> WRITTEN TASK: Extract each line of the data below that contains the string "bbox", and reproduce those lines in their original order.
################
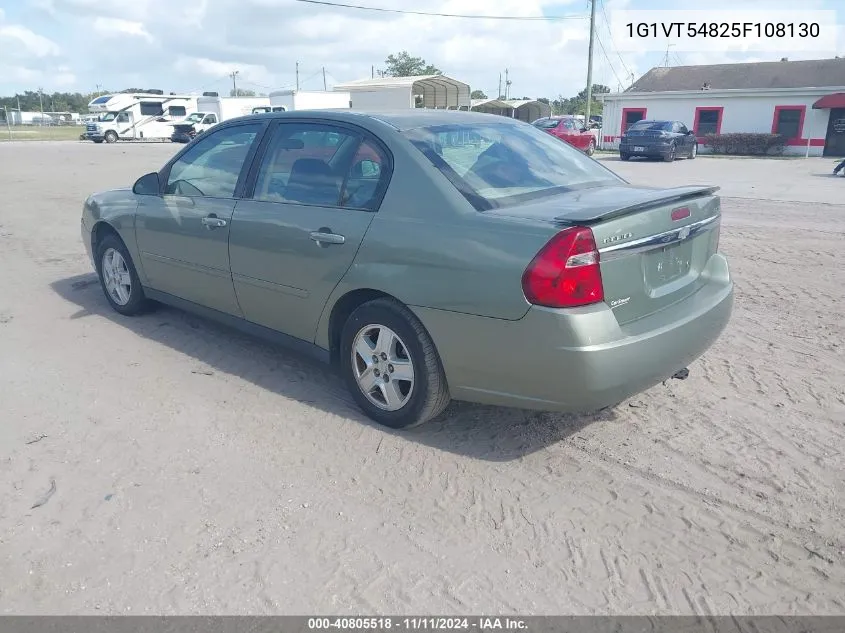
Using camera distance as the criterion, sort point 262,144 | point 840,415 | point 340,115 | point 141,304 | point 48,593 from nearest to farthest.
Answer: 1. point 48,593
2. point 840,415
3. point 340,115
4. point 262,144
5. point 141,304

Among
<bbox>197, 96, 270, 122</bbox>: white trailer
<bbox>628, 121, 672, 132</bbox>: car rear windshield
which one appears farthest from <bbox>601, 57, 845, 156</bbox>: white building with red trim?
<bbox>197, 96, 270, 122</bbox>: white trailer

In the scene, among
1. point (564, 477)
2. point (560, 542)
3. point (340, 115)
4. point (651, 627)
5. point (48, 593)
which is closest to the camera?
point (651, 627)

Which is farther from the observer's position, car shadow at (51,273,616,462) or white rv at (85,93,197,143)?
white rv at (85,93,197,143)

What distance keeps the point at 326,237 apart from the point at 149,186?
219cm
################
> WRITTEN REPLY:
<bbox>197, 96, 270, 122</bbox>: white trailer
<bbox>628, 121, 672, 132</bbox>: car rear windshield
which one appears farthest from <bbox>601, 57, 845, 156</bbox>: white building with red trim?
<bbox>197, 96, 270, 122</bbox>: white trailer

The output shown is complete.